My High School's graduating classes theme was "on the cusp" - which was mostly to do with the fact we graduated in 2001. So the 1 danging around the cusp of the new century (2000) or whatever the thousands mean.
I guess that "on the cusp" means that we were transitioning from one thing to the other. This to ..that. Congratulations you have graduated. You are well on your way to whatever, is next. It was a coincidence that we were transitioning to the 1900's to the 2000's.
College? check. I had been in school from 5-25 - years old. 20 years? Is that enough? Do you want me to pop a vein? (haha) Does my intelligence relate to the amount of time someone else tells me what I should know?
I actually had a dream last night that was pretty significant - in relation to my other re-occurring dreams. My #1 most re-occurerant dream is that i'm either in a class room and don't' know what is going on or that i'm looking for a classroom i'm suppose to be in. I've had a dream like that almost 100 times in my life - literally. Last night in my dream I was going to a new school - which also happened to be the school I went to from first grade to 4th - but it was a college philosophy class. My Mom was trying to get me to sign up for it - and had talked to the teacher previously. The class had already started and I sat down and within 5 seconds I was done. My re-occurring dream of being in a class I had to pass - which i was either late for or didn't do my homework for - was done diddily fucking done. I told the teacher that I had had enough - in a very polite way. That I could learn everything they were teaching in that class - online in like 5 minutes. I had a breakdown in my dream - in front of the entire class - in a non - purposely dramatic way. I said in a mature and responsible way that I didn't need to be educated and that I was not going to be enrolling.
That may not seem like a big deal but for someone who has a re-occurring nightmare of being late for class, not being able to find a class, not doing the homework, and all of the above - I am finally at a place in my dream space that I can say "I don't want to take this class." or even more significantly
"I don't need to take this class." I could teach this class!
I am not a child, I am not in a class room. I choose. I choose not to.

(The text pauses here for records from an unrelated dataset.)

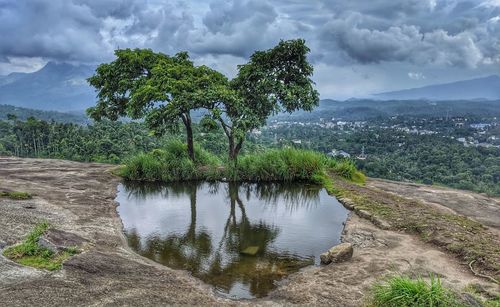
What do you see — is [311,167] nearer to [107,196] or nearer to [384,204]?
[384,204]

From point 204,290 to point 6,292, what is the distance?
317 centimetres

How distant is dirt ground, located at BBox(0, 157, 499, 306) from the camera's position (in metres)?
6.33

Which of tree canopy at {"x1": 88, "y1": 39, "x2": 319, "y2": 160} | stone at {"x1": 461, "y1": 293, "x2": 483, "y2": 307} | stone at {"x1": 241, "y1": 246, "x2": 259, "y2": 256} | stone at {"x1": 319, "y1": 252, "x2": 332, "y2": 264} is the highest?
tree canopy at {"x1": 88, "y1": 39, "x2": 319, "y2": 160}

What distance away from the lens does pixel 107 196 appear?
14203 mm

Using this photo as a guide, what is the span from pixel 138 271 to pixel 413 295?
492 centimetres

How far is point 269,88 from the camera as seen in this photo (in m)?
18.4

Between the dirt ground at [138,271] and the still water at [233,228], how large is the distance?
0.52m

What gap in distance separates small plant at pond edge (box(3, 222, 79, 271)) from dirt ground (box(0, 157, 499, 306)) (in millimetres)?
181

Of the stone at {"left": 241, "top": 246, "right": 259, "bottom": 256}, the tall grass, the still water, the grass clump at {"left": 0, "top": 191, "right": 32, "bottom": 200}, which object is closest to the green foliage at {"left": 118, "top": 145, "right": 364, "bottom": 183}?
the tall grass

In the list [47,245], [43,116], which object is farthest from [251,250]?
[43,116]

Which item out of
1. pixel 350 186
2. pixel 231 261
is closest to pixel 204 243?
pixel 231 261

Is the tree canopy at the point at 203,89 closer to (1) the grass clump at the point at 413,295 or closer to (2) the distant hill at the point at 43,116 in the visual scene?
(1) the grass clump at the point at 413,295

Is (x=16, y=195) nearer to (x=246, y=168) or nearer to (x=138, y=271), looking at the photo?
(x=138, y=271)

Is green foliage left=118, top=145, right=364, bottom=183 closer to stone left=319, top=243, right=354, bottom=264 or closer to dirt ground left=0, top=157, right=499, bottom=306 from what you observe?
dirt ground left=0, top=157, right=499, bottom=306
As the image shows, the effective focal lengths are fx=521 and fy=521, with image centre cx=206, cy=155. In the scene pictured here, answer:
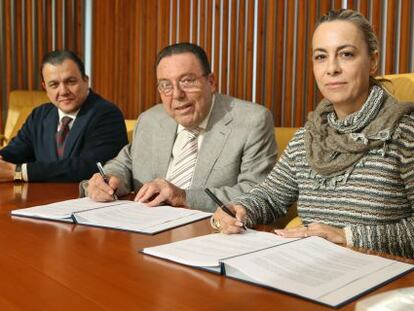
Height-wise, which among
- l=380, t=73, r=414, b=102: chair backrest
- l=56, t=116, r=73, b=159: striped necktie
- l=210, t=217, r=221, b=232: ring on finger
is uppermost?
l=380, t=73, r=414, b=102: chair backrest

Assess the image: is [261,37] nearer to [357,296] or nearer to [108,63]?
[108,63]

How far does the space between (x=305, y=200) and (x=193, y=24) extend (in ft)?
10.2

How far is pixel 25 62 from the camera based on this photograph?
5852 millimetres

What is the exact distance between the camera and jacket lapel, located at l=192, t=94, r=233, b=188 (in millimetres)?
2236

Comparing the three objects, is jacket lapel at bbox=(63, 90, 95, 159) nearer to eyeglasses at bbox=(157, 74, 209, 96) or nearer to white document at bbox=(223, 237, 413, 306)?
eyeglasses at bbox=(157, 74, 209, 96)

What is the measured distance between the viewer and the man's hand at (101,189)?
6.09 ft

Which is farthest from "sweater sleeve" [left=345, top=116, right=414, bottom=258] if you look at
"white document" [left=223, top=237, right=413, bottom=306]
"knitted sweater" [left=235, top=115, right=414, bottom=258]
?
"white document" [left=223, top=237, right=413, bottom=306]

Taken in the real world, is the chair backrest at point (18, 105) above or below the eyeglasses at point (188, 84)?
below

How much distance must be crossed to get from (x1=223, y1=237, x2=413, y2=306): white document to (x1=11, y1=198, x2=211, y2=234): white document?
0.42 m

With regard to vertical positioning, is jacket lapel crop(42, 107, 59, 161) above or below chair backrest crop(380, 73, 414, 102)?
below

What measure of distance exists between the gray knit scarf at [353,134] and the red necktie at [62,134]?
1681 mm

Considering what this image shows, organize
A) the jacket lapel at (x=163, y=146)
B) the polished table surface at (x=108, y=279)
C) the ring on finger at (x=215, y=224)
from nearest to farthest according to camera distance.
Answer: the polished table surface at (x=108, y=279), the ring on finger at (x=215, y=224), the jacket lapel at (x=163, y=146)

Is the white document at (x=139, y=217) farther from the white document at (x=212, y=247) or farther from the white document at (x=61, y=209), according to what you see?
the white document at (x=212, y=247)

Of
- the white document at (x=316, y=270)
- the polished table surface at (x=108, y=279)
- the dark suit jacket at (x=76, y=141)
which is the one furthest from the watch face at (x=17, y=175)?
the white document at (x=316, y=270)
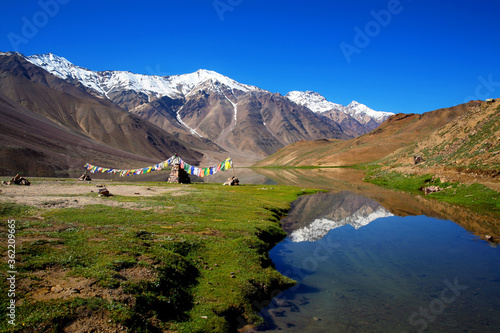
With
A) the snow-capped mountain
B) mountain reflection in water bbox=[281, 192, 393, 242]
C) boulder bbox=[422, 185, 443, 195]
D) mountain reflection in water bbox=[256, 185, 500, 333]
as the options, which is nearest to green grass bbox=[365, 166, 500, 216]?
boulder bbox=[422, 185, 443, 195]

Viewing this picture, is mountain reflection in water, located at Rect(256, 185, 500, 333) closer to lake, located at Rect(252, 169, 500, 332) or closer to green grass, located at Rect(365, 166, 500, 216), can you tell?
lake, located at Rect(252, 169, 500, 332)

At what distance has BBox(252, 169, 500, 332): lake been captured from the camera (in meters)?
11.8

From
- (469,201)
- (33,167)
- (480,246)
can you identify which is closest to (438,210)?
(469,201)

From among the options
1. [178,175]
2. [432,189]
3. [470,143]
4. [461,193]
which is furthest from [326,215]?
[470,143]

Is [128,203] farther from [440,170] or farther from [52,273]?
[440,170]

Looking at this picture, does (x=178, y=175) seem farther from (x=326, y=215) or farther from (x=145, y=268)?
(x=145, y=268)

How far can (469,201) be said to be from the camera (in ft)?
128

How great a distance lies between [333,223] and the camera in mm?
31016

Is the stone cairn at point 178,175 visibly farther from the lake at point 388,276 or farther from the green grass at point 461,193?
the green grass at point 461,193

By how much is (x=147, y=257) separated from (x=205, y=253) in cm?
374

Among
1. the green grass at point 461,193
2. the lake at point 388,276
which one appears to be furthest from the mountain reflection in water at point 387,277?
the green grass at point 461,193

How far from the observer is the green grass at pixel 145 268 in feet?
30.0

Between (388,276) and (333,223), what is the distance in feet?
49.0

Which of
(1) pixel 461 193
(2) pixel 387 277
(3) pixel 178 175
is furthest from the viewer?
(3) pixel 178 175
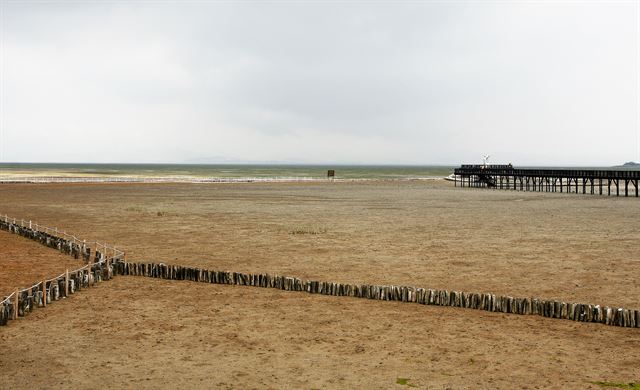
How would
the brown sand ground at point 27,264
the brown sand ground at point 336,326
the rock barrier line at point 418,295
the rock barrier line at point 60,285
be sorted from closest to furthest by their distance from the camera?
the brown sand ground at point 336,326, the rock barrier line at point 418,295, the rock barrier line at point 60,285, the brown sand ground at point 27,264

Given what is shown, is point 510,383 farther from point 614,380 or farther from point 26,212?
point 26,212

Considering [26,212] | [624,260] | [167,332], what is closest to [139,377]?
[167,332]

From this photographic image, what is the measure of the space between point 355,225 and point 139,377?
2618 centimetres

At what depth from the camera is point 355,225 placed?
36.4 metres

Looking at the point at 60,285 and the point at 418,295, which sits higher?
the point at 60,285

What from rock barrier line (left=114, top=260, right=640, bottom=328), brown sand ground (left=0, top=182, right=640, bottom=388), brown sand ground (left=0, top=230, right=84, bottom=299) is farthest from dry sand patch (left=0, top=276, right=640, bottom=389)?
brown sand ground (left=0, top=230, right=84, bottom=299)

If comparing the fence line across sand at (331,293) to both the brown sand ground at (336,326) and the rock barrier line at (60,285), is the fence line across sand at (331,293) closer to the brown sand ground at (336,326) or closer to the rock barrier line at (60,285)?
the rock barrier line at (60,285)

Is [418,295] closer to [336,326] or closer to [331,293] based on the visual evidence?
[331,293]

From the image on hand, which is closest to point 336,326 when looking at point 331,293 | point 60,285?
point 331,293

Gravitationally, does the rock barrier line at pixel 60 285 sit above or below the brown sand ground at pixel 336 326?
Answer: above

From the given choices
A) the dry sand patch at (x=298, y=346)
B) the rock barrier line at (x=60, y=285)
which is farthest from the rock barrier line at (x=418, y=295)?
the rock barrier line at (x=60, y=285)

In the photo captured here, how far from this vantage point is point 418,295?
53.4ft

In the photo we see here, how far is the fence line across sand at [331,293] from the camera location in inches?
565

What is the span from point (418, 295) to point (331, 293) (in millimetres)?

On the Cusp - oh man. You know what that was suppose to mean? way back when? That once you graduate High School and turn 18 - you move out. You are either on your own or your parents help you with college until you re-re graduate and are able to.
Marriage - half checked.
I'm old enough, or mature enough to realize that "love" and relationships are in a whole separate realm than success and accomplishment.
The people who relate your well being to marriage and romance are just like the kind that count how many goats your family has for a dowry.
I don't know about you but I don't have any eggs and
I'm on the cusp of my life and i feel myself fighting against it. In the most weak format ever. I'm ready. I'm finally ready.
What else do you want from me, life?